Sanne is moeder van Lieve en Pepijn. En ze is er maar druk mee.
Het is vijf uur ’s ochtends als mijn lief aan mijn schouder schudt. ‘Wil jij nu gaan? Ik ben er al drie keer uit geweest,’ moppert hij. Op de achtergrond hoor ik iemand in de wc overgeven. Ik frunnik m’n oordopjes uit m’n oren en spoed me naar het geluid. Daar zit een kreunend jongetje op de badkamervloer. Agossie toch.
De volgende ochtend proberen we de puzzel passend te krijgen: heb jij belangrijke afspraken, is er een oma die op kan passen? Wat een gedoe. En voor de zoveelste keer deze winter. Ik kijk naar m’n jongetje dat met rode wangetjes op de bank ligt. Uiteindelijk blijf ik thuis en ruim ik het braaksel op als hij de wc niet haalt en vol tegen de deur spuugt. De vreugde van het moederschap.
Stop, hou op, ik vind het niet meer leuk.

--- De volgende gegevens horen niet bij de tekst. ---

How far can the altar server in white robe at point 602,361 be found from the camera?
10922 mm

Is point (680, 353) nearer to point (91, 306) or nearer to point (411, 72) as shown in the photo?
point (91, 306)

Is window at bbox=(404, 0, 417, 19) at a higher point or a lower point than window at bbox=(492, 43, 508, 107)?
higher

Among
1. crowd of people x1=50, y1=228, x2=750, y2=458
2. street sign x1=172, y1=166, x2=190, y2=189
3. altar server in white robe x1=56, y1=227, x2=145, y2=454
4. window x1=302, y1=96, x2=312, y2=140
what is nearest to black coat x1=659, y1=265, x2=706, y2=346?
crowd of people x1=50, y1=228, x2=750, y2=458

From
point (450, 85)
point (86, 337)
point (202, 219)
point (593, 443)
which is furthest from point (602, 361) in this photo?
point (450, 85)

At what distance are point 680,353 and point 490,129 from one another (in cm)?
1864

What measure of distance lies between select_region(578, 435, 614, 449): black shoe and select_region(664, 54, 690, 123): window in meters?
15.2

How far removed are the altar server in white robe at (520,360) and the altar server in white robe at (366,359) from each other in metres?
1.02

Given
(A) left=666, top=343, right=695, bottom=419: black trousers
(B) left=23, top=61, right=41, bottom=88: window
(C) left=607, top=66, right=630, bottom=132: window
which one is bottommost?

Als ik ’s avonds bij mezelf weer een verstopte neus en keelpijn voel opkomen, ben ik er helemaal klaar mee. Al de hele winter zijn we een estafette ziek-zijn aan het houden. We wisselen elkaar af met griep, koorts, hoesten, overgeven en gesnotter. Ik ben aan mijn derde gezinsverpakking zakdoekjes bezig. Ik wil het niet meer. Klaar mee. Stop, hou op, ik vind het niet meer leuk.
Ik wil lente. Ik wil zon. Ik wil bloemetjes die hun kopjes boven het verse groen uitsteken en een biertje drinken op het terras. En bitterballen erbij.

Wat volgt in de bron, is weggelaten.